Independent automotive repairers have some great news with which to go into the holiday season, with the release of draft legislation that if passed, will make it illegal for car companies to withhold information from aftermarket workshops.

A short consultation period will finish at the end of January 2021, with the law expected to come into effect soon afterwards.

Federal Assistant Treasurer Michael Sukkar with automotive repairers
Federal Assistant Treasurer Michael Sukkar with automotive repairers

Celebrating the announcement after 10 years of campaigning for repair information sharing, Australian Automotive Aftermarket Association CEO Stuart Charity said the progress was “testament to the strength and ongoing commitment of our industry to battle for so long to have the law changed”.

“We look forward to analysing the draft law and thank all the AAAA members for their steadfast campaigning to get us to this point,” he added.

“We started campaigning for this law a decade ago and have been through two government inquiries and even through a voluntary agreement in 2014, which was a complete failure.”

Mr Charity expected the car industry to fight back against the legislation and listed a number of arguments that had been rejected in overseas markets such as Europe, South Africa and North America.
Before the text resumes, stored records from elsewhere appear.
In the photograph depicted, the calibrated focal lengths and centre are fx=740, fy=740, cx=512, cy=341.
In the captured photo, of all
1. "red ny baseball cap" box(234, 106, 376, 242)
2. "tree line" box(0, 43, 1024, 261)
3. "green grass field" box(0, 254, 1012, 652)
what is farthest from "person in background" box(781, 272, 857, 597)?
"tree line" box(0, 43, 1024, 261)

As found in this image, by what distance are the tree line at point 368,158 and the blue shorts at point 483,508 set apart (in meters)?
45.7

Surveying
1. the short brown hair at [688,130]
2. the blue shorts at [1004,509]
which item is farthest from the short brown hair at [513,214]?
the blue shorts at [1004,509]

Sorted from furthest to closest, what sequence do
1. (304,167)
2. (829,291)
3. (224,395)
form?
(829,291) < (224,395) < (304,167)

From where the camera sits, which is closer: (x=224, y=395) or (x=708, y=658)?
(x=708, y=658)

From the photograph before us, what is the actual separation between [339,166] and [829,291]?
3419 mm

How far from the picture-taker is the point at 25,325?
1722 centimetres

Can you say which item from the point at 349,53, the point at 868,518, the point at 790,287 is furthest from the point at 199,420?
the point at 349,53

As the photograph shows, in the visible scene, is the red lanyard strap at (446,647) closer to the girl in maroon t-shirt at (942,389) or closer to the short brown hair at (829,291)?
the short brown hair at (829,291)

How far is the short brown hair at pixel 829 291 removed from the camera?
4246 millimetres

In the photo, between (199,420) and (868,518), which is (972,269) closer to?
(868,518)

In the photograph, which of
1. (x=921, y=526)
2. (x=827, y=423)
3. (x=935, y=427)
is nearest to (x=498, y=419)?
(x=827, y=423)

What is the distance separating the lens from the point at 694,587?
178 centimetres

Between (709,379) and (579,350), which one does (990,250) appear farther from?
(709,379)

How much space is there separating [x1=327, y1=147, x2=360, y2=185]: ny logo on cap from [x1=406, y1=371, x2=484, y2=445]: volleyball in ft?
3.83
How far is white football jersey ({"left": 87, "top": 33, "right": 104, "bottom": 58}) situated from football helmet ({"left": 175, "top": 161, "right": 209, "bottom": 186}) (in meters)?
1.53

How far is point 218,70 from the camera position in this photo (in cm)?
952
“We do expect the car industry will continue to argue that there is no market failure and no need for government intervention.  This is in spite of a specific recommendation by the ACCC that the Government introduce a mandatory scheme to force car companies to share service and repair data,” he said.

“There are different solutions employed by different countries to address what is essentially a failure of the market to ensure that price, quality, supply and demand can find the equilibrium that occurs within markets that do not have unfair competition produced by the abuse of technological and market power and supply chain dominance.”

Crediting Federal Assistant Treasurer Michael Sukkar as “the prime mover” of mandating repair information sharing, Mr Charity thanked the Minister for his work.

“He has personally steered this through Government, and we thank him for his leadership,” said Mr Charity.

“This is not about favouring any one sector: The independent repair sector wants more, not less competition. When consumers have full and free choice of repairers, our markets operate efficiently, and will reward the best car companies, dealerships, independents, parts suppliers, and service providers.”